STUDY TEXT:
******************************

Michigan Healthcare Freedom

Catholic hospital and medical school coming to Howell, MI

by | Nov 7, 2024

By Colin Joyce
Edited by Abigail Nobel

As a Christian pre-med student at Hillsdale College, I am looking forward to the new hospital planned in Howell, Michigan. Catholic Healthcare International (CHI) recently purchased the Ascension Health campus in this small Livingston County town between Lansing and Detroit.

Significance of the Howell Reception

On October 4, I met several CHI planners at the public reception they hosted for nearly 300 people.

Attendees singing at the outdoor service

Bishop Boyea of Lansing officiated at the outdoor service, followed by talks from members of the CHI board. The National Catholic Register reported on the event.

According to CHI President Jere Palazzolo, the organization plans to build ‘the most Catholic Medical School in America.’ In addition, they will replicate St. Padre Pio’s Home for the Relief of Suffering, a faithful research hospital in Italy.

To Catholics, ‘faithful’ means actively living out traditional doctrines of justice, charity, and the whole human person. Conversely, the faithful resist post-modern concepts like fluid truth.

All visitors to the new Howell facilities will benefit from faith-based care. CHI recognizes inherent individual value, regardless of religious, socioeconomic, or personal background. Each patient, student, and employee can expect to meet Christian respect and love.

Public reception at the new hospital

CHI President Jere Palazzolo

Padre Pio founded the Home for the Relief of Suffering 70 years ago as a healing ministry in southern Italy. Now, CHI believes that it is time to spread his mission to the western hemisphere.

“It was never Padre Pio’s intention to build just one hospital”, says Palazzolo. “This new hospital in America is to be the next link in a great chain.”

Tim Nelson is former cardiologist and pastor of St. Mary Star of the Sea in Jackson. He considers this faith-based approach to medicine vital to patient well-being.

“My work as a physician helped me to realize that people are much more than blood, guts, and circulation,” he says.

Although pharmaceuticals and therapies may help relieve the outward symptoms of a given pathology, they may never fix its root cause.

“Spiritual hurt”

Spiritual hurt is something that people carry with them for their entire lives, remarks Nelson. “Spiritual healing is an act of God.”

Because the cure for such ailments is reconciliation and relationship with their Creator, freedom to speak with patients about sin and salvation is essential. CHI hopes to facilitate this connection in every patient interaction.

******************************

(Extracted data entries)
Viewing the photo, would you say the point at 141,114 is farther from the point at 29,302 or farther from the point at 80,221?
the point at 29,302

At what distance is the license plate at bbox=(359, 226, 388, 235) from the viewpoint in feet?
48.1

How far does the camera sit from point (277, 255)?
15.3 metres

******************************

PROBLEMS AND TASKS:
a - Please copy the passage from the article on the Howell Catholic hospital, everything from "Because the cure" down to "every patient interaction.".
b - According to the article on the Howell Catholic hospital, who officiated at the outdoor service?
c - List every person named in the article on the Howell Catholic hospital.

TASK RESULTS:
a -
Because the cure for such ailments is reconciliation and relationship with their Creator, freedom to speak with patients about sin and salvation is essential. CHI hopes to facilitate this connection in every patient interaction.

b - Bishop Boyea of Lansing.

c -
Colin Joyce
Abigail Nobel
Bishop Boyea
Jere Palazzolo
Padre Pio
Tim Nelson